CARINOLA (gt) – L’inchiesta della Procura di Santa Maria Capua Vetere sull’introduzione illecita di telefoni e sim nella casa circondariale di Carinola ‘Gian Battista Novelli’ non è un episodio isolato. Al contrario, si inserisce in un quadro più ampio: nelle carceri della Campania il rinvenimento di dispositivi vietati è diventato un fenomeno ricorrente, segnale di una piaga che sembra difficile da arginare. Le cronache regionali raccontano episodi ormai quasi ordinari.
La Procura sammaritana, guidata da Pierpaolo Bruni (nella foto), ha scelto di mettere questo nodo tra le priorità investigative.

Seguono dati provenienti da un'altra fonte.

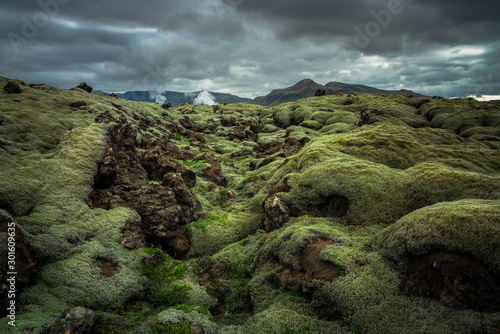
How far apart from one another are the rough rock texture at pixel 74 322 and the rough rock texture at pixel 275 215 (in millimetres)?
Answer: 13909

L’avviso di conclusione indagini che coinvolge 53 persone lo dimostra: non basta colpire singoli episodi, ma serve un’azione sistematica fatta di intercettazioni, sequestri, ricostruzione dei flussi di denaro e delle catene di comando che collegano il carcere con l’esterno.
La repressione, però, non risolve tutto. Spesso i cellulari vengono usati dai detenuti per mantenere i rapporti con le famiglie, al di là delle telefonate o dei colloqui autorizzati. Ma la stessa tecnologia clandestina diventa un’arma nelle mani della criminalità organizzata: serve a impartire ordini, gestire affari, controllare affiliati.
Il caso più inquietante resta quello di Gianluca Bidognetti che, dal carcere di Terni, avrebbe tentato di dirigere la cosca di appartenenza impartendo persino ordini di omicidio, poi non eseguiti per l’opposizione di alcuni complici.
Il rischio è evidente: senza misure efficaci, il carcere non solo perde la funzione di isolamento, ma si trasforma in un centro di comando. Per questo accanto all’azione della magistratura serve un sistema integrato: inibitori di segnale realmente funzionanti, scanner più sofisticati, controlli frequenti, personale penitenziario in numero adeguato e sanzioni severe per chi introduce i telefoni. Solo così sarà possibile ridurre un fenomeno che mina la sicurezza interna e la credibilità stessa dello Stato.